What the task requires: Report each line in the material below that contains the word "nearer". Treat uppercase and lowercase as distinct.

**** Information given ****

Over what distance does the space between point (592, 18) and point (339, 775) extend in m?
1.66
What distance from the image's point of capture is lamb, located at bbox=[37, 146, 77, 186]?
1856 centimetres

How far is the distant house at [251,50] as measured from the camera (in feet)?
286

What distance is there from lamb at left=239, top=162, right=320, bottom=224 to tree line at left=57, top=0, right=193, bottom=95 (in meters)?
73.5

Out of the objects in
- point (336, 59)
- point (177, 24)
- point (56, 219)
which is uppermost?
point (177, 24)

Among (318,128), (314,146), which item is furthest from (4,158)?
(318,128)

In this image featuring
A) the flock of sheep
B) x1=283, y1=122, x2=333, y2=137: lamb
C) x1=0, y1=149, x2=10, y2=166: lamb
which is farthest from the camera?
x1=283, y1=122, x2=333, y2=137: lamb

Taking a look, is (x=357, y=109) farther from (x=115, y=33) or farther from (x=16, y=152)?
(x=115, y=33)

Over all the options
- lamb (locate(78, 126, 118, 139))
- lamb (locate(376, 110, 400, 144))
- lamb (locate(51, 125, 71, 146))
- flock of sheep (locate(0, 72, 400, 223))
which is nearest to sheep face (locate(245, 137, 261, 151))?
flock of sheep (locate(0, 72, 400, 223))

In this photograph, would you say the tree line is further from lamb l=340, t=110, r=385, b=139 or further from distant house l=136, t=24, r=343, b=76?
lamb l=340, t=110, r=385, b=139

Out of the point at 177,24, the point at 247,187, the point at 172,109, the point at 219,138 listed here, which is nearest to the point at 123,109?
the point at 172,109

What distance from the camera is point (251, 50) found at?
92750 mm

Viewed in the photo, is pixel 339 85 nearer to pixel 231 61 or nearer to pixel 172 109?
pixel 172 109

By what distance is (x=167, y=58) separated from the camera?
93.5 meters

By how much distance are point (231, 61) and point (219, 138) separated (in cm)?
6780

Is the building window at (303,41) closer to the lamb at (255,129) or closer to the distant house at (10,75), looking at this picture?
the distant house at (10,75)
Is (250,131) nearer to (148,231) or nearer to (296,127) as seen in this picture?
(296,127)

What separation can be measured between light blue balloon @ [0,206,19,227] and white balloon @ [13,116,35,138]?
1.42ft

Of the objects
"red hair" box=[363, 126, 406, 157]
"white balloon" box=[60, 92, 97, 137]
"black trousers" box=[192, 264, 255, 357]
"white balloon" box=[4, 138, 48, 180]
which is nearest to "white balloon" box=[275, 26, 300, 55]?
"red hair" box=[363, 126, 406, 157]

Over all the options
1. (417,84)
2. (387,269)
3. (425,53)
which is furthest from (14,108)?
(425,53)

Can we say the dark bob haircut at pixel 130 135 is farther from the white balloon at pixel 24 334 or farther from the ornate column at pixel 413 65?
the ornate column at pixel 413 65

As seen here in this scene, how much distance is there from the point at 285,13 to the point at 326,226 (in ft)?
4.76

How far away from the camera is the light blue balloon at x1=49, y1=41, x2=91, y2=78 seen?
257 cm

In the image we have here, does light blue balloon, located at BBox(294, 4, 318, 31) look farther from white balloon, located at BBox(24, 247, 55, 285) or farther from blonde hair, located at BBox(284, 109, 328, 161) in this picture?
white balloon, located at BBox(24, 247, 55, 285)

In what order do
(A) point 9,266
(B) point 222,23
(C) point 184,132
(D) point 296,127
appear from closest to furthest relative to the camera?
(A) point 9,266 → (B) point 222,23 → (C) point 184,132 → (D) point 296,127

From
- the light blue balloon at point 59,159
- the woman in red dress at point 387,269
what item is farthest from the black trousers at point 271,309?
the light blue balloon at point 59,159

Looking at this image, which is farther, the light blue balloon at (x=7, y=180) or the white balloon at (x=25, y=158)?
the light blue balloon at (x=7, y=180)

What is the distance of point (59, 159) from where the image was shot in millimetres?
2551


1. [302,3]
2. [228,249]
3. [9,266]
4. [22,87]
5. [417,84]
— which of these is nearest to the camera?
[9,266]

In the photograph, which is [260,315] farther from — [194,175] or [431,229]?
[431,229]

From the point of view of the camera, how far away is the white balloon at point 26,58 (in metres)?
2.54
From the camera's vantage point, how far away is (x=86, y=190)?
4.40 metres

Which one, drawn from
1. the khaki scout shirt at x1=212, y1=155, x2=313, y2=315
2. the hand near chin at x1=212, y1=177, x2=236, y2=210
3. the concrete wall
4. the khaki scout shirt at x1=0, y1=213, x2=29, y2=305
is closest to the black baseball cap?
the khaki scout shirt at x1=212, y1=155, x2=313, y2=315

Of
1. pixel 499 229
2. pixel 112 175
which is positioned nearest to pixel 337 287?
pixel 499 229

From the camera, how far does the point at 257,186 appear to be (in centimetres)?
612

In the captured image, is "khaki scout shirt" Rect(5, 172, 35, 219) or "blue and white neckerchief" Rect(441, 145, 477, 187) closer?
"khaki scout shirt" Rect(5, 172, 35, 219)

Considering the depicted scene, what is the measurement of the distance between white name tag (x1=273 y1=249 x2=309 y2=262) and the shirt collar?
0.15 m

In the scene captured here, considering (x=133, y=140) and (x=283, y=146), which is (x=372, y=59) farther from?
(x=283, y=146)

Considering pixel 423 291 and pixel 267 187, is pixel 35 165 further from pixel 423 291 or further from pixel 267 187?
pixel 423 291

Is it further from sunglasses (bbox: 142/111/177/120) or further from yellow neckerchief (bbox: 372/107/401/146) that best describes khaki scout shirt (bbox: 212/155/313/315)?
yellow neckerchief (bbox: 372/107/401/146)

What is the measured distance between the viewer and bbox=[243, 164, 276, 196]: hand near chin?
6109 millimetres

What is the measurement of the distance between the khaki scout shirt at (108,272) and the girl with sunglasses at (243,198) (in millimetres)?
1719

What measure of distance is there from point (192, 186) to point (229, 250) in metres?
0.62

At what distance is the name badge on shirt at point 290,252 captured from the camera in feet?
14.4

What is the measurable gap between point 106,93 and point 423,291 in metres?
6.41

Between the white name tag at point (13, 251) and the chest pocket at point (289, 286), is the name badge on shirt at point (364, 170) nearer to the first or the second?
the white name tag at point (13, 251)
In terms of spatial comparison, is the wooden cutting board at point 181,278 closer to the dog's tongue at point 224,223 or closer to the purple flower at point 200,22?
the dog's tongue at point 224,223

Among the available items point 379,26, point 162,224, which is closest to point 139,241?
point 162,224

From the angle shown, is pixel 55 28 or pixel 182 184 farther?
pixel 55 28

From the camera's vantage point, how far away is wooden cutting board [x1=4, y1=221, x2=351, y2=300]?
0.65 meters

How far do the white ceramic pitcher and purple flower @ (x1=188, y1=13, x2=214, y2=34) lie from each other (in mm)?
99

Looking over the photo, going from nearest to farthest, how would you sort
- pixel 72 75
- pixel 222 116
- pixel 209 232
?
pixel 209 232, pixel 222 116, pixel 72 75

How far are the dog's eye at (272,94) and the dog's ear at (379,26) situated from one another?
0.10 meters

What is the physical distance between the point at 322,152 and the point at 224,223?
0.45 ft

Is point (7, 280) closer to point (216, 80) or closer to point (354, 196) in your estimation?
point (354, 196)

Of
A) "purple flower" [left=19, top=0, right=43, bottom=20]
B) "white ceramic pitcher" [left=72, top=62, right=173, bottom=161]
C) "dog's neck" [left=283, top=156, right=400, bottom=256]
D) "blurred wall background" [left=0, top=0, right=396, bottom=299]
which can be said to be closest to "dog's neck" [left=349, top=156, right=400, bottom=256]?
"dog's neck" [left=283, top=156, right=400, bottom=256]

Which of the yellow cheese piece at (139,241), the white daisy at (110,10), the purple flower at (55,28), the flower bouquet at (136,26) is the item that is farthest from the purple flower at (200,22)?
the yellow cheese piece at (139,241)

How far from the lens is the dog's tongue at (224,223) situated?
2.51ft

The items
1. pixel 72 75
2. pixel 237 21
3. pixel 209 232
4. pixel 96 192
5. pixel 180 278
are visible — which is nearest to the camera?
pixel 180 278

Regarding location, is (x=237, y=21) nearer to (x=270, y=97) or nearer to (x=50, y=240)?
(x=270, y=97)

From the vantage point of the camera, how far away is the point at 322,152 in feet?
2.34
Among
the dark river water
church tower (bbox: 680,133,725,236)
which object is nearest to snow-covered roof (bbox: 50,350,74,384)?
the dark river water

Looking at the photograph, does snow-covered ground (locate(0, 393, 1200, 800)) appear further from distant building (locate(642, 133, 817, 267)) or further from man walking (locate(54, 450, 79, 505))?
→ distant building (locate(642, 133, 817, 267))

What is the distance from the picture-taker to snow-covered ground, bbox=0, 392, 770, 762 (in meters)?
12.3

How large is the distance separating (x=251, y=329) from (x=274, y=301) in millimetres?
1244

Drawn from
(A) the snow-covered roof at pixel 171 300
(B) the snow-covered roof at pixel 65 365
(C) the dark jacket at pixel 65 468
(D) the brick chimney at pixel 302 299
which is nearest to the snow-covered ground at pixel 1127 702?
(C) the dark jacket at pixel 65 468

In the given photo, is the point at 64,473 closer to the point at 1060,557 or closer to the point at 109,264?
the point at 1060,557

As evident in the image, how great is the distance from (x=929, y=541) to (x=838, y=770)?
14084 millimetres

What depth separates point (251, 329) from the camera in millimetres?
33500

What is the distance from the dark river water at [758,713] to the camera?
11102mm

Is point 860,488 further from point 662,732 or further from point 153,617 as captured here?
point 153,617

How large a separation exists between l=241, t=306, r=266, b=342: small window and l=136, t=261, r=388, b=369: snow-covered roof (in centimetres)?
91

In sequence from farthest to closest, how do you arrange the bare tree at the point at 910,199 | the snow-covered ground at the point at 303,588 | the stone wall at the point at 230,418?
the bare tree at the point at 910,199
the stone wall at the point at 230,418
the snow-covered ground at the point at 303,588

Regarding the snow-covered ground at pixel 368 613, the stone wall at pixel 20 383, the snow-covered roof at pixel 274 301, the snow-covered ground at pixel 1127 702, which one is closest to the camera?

****

Answer to the exercise:
Viewed in the photo, is pixel 339 85 nearer to pixel 231 61 or nearer to pixel 172 109?
Is (250,131) nearer to (148,231) or nearer to (296,127) as seen in this picture?
Between the white name tag at point (13, 251) and the chest pocket at point (289, 286), is the name badge on shirt at point (364, 170) nearer to the first or the second?
Regarding location, is (x=237, y=21) nearer to (x=270, y=97) or nearer to (x=50, y=240)?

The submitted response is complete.